Extracted data -

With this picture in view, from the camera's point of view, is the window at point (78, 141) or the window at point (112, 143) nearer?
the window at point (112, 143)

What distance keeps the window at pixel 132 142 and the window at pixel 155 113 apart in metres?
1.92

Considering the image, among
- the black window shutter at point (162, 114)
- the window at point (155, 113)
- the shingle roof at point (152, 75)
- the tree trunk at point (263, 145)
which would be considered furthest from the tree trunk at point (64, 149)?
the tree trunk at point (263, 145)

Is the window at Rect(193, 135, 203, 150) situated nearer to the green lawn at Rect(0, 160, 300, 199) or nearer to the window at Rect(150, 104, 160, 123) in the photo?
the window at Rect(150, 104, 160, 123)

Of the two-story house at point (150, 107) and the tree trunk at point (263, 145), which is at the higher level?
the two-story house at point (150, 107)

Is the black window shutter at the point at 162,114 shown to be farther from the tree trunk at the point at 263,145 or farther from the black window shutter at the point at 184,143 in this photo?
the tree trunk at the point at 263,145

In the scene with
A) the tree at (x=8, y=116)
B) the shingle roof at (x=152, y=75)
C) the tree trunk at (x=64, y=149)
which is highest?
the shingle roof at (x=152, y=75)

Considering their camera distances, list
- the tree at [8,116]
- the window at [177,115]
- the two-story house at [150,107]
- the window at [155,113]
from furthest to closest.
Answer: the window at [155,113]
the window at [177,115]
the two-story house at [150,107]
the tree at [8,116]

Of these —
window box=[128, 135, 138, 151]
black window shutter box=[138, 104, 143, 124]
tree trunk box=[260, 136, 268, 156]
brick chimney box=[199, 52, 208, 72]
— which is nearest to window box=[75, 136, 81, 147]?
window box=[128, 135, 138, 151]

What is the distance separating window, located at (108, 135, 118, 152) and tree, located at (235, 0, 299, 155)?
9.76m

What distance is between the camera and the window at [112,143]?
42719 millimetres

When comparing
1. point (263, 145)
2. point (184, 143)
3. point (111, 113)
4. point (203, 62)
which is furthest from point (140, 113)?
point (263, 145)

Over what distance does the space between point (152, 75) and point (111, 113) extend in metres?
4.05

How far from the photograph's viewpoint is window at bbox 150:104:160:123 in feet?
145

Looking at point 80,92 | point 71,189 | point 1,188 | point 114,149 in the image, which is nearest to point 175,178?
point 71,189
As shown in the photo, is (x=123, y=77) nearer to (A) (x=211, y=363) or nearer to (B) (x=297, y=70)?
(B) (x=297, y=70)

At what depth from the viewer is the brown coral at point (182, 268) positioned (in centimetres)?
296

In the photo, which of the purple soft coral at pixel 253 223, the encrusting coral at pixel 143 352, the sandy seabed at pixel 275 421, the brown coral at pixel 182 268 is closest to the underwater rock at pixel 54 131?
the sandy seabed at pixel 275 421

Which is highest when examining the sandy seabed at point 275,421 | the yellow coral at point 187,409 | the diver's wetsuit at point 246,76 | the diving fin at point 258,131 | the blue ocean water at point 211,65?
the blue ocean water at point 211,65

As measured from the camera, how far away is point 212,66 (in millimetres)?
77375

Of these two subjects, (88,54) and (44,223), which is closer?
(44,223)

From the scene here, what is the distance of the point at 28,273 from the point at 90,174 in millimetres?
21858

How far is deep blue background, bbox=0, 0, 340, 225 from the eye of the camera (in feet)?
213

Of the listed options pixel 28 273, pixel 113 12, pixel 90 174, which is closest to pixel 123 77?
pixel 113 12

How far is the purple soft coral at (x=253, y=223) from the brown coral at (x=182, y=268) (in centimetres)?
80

The request -
Output the records exactly, including every line.

Answer to the problem -
With this picture in view, from the camera's point of view, is the window at point (78, 141) or the window at point (112, 143) nearer?
the window at point (112, 143)

What distance keeps the window at pixel 132 142 and the window at pixel 155 113 apart in metres?
1.92

Considering the image, among
- the black window shutter at point (162, 114)
- the window at point (155, 113)
- the shingle roof at point (152, 75)
- the tree trunk at point (263, 145)
which would be considered furthest from the tree trunk at point (64, 149)?
the tree trunk at point (263, 145)

Is the window at Rect(193, 135, 203, 150) situated nearer to the green lawn at Rect(0, 160, 300, 199) or nearer to the window at Rect(150, 104, 160, 123) in the photo?
the window at Rect(150, 104, 160, 123)

Of the two-story house at point (150, 107) and the tree trunk at point (263, 145), which is at the higher level?
the two-story house at point (150, 107)

Is the black window shutter at the point at 162,114 shown to be farther from the tree trunk at the point at 263,145 or farther from the black window shutter at the point at 184,143 in this photo?
the tree trunk at the point at 263,145

In the scene with
A) the tree at (x=8, y=116)
B) the shingle roof at (x=152, y=75)
C) the tree trunk at (x=64, y=149)
which is highest?
the shingle roof at (x=152, y=75)

Considering their camera distances, list
- the tree at [8,116]
- the window at [177,115]
- the two-story house at [150,107]
- the window at [155,113]
from furthest to closest.
Answer: the window at [155,113]
the window at [177,115]
the two-story house at [150,107]
the tree at [8,116]

Of these —
window box=[128, 135, 138, 151]
black window shutter box=[138, 104, 143, 124]
tree trunk box=[260, 136, 268, 156]
brick chimney box=[199, 52, 208, 72]
— which is nearest to window box=[75, 136, 81, 147]?
window box=[128, 135, 138, 151]

What is the distance separating window, located at (108, 135, 118, 152) and tree, located at (235, 0, 299, 155)?
9.76m

What distance is between the camera and the window at [112,143]?
42719 millimetres

When comparing
1. point (263, 145)
2. point (184, 143)
3. point (111, 113)
4. point (203, 62)
which is furthest from point (140, 113)?
point (263, 145)

Over what distance does the space between point (152, 75) and point (111, 113) extend in metres?
4.05

How far from the photograph's viewpoint is window at bbox 150:104:160:123 in feet?
145

Looking at point 80,92 | point 71,189 | point 1,188 | point 114,149 in the image, which is nearest to point 175,178?
point 71,189
As shown in the photo, is (x=123, y=77) nearer to (A) (x=211, y=363) or nearer to (B) (x=297, y=70)?
(B) (x=297, y=70)

At what depth from the viewer is the brown coral at point (182, 268) positioned (in centimetres)?
296

In the photo, which of the purple soft coral at pixel 253 223, the encrusting coral at pixel 143 352, the sandy seabed at pixel 275 421, the brown coral at pixel 182 268 is closest to the underwater rock at pixel 54 131?
the sandy seabed at pixel 275 421

Which is highest when examining the sandy seabed at point 275,421 | the yellow coral at point 187,409 | the diver's wetsuit at point 246,76 | the diving fin at point 258,131 | the blue ocean water at point 211,65?
the blue ocean water at point 211,65

As measured from the camera, how far away is point 212,66 (in millimetres)?
77375

Of these two subjects, (88,54) and (44,223), which is closer?
(44,223)

From the scene here, what is the distance of the point at 28,273 from the point at 90,174 in millimetres?
21858

How far is deep blue background, bbox=0, 0, 340, 225 from the eye of the camera (in feet)?
213

Of the listed options pixel 28 273, pixel 113 12, pixel 90 174, which is closest to pixel 123 77?
pixel 113 12

How far is the purple soft coral at (x=253, y=223) from the brown coral at (x=182, y=268) (in centimetres)?
80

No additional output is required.